# [SHORT PROBLEM]
Make an exact copy of the lines below.

# [PROVIDED ENTRIES]
-- START --
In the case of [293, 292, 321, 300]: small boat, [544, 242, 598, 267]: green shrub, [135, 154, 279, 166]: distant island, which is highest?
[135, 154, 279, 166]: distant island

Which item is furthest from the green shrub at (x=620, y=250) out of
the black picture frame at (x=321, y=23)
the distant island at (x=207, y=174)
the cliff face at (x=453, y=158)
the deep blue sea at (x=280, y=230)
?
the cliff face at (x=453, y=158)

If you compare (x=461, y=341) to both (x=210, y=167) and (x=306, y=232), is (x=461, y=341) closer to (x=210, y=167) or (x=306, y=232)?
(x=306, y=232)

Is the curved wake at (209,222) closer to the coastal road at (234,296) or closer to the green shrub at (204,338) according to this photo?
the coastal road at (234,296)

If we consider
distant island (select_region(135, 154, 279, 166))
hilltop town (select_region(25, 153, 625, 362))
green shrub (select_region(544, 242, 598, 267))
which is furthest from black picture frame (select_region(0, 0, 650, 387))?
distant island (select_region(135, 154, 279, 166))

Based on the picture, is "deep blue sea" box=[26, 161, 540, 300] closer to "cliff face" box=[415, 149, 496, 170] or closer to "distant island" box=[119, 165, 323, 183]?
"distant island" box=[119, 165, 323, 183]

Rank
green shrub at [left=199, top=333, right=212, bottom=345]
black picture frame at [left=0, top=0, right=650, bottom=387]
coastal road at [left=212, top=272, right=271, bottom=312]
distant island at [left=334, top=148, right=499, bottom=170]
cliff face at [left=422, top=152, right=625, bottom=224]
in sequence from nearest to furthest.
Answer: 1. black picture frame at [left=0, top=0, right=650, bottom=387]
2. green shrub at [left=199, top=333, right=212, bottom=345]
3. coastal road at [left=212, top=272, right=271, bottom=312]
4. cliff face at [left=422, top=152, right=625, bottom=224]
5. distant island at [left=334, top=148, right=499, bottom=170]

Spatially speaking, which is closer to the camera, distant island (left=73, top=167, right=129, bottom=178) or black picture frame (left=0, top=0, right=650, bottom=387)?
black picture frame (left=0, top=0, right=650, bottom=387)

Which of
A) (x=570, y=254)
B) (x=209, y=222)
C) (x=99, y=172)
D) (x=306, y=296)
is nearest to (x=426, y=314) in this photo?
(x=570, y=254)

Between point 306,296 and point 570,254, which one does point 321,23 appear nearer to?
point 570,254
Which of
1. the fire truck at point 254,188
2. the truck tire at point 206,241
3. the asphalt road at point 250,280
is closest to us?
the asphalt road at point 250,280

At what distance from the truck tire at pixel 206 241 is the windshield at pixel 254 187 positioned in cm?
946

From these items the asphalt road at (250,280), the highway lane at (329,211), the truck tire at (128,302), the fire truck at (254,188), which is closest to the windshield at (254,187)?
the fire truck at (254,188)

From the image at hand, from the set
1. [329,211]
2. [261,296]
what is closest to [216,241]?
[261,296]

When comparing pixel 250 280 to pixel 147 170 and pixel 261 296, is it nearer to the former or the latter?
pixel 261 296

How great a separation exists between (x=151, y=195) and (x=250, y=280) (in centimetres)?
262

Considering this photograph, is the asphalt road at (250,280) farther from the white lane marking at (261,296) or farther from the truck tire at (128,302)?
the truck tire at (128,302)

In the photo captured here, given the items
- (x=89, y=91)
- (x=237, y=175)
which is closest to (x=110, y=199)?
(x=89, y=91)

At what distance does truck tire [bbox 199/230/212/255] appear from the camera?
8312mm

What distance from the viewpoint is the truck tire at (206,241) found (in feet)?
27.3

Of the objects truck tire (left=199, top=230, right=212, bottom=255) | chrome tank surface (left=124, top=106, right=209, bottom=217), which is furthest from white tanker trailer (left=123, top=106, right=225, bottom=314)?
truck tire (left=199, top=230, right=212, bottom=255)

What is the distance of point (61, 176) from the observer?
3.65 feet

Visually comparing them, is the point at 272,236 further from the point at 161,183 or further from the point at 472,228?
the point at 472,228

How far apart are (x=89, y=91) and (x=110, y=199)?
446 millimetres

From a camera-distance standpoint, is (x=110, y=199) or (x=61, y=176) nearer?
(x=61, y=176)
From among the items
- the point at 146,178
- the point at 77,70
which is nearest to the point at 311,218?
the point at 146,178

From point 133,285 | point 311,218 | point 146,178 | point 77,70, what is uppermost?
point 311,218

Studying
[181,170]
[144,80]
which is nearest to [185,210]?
-- END --
# [SOLUTION FOR THIS TASK]
In the case of [293, 292, 321, 300]: small boat, [544, 242, 598, 267]: green shrub, [135, 154, 279, 166]: distant island, which is highest?
[135, 154, 279, 166]: distant island

Which item is furthest from the green shrub at (x=620, y=250) out of
the black picture frame at (x=321, y=23)
the distant island at (x=207, y=174)
the cliff face at (x=453, y=158)
the deep blue sea at (x=280, y=230)
?
the cliff face at (x=453, y=158)

If you compare (x=461, y=341) to both (x=210, y=167) and (x=306, y=232), is (x=461, y=341) closer to (x=210, y=167) or (x=306, y=232)?
(x=306, y=232)

Is the curved wake at (209,222) closer to the coastal road at (234,296) or closer to the green shrub at (204,338) according to this photo?
the coastal road at (234,296)

If we consider
distant island (select_region(135, 154, 279, 166))
hilltop town (select_region(25, 153, 625, 362))
green shrub (select_region(544, 242, 598, 267))
which is furthest from black picture frame (select_region(0, 0, 650, 387))?
distant island (select_region(135, 154, 279, 166))

Based on the picture, is "deep blue sea" box=[26, 161, 540, 300] closer to "cliff face" box=[415, 149, 496, 170] or closer to "distant island" box=[119, 165, 323, 183]?
"distant island" box=[119, 165, 323, 183]

Rank
green shrub at [left=199, top=333, right=212, bottom=345]
black picture frame at [left=0, top=0, right=650, bottom=387]
coastal road at [left=212, top=272, right=271, bottom=312]
distant island at [left=334, top=148, right=499, bottom=170]
cliff face at [left=422, top=152, right=625, bottom=224]
in sequence from nearest to furthest.
Answer: 1. black picture frame at [left=0, top=0, right=650, bottom=387]
2. green shrub at [left=199, top=333, right=212, bottom=345]
3. coastal road at [left=212, top=272, right=271, bottom=312]
4. cliff face at [left=422, top=152, right=625, bottom=224]
5. distant island at [left=334, top=148, right=499, bottom=170]

Spatially speaking, which is closer to the camera, distant island (left=73, top=167, right=129, bottom=178) or black picture frame (left=0, top=0, right=650, bottom=387)?
black picture frame (left=0, top=0, right=650, bottom=387)

Which of
A) (x=570, y=254)
B) (x=209, y=222)
C) (x=99, y=172)
D) (x=306, y=296)
is nearest to (x=426, y=314) in this photo?
(x=570, y=254)

Between point 306,296 and point 570,254, which one does point 321,23 appear nearer to?
point 570,254
Which of
1. the fire truck at point 254,188
2. the truck tire at point 206,241
3. the asphalt road at point 250,280
is closest to us?
the asphalt road at point 250,280

At what distance from the truck tire at pixel 206 241 is the windshield at pixel 254 187 positioned in cm?
946

From these items the asphalt road at (250,280), the highway lane at (329,211), the truck tire at (128,302), the fire truck at (254,188), which is closest to the windshield at (254,187)?
the fire truck at (254,188)

From the image at hand, from the set
1. [329,211]
2. [261,296]
what is closest to [216,241]?
[261,296]

When comparing pixel 250 280 to pixel 147 170 and pixel 261 296, is it nearer to the former or the latter?
pixel 261 296

How great a separation exists between (x=151, y=195) and (x=250, y=280) (in centimetres)?
262

Considering this photograph, is the asphalt road at (250,280) farther from the white lane marking at (261,296) or farther from the truck tire at (128,302)?
the truck tire at (128,302)

In the photo captured here, given the items
- (x=89, y=91)
- (x=237, y=175)
which is closest to (x=110, y=199)?
(x=89, y=91)

At what distance does truck tire [bbox 199/230/212/255] appear from the camera?
8312mm

What distance from the viewpoint is the truck tire at (206,241) found (in feet)?
27.3

Of the objects truck tire (left=199, top=230, right=212, bottom=255) | chrome tank surface (left=124, top=106, right=209, bottom=217), which is furthest from white tanker trailer (left=123, top=106, right=225, bottom=314)?
truck tire (left=199, top=230, right=212, bottom=255)

What is the distance of point (61, 176) from the observer?
3.65 feet

Visually comparing them, is the point at 272,236 further from the point at 161,183 or further from the point at 472,228?
the point at 472,228

How far apart are (x=89, y=91) and (x=110, y=199)?
446 millimetres

From a camera-distance standpoint, is (x=110, y=199) or (x=61, y=176) nearer?
(x=61, y=176)
From among the items
- the point at 146,178
- the point at 77,70
which is nearest to the point at 311,218?
the point at 146,178

From point 133,285 | point 311,218 | point 146,178 | point 77,70, what is uppermost?
point 311,218

Studying
[181,170]
[144,80]
which is nearest to [185,210]?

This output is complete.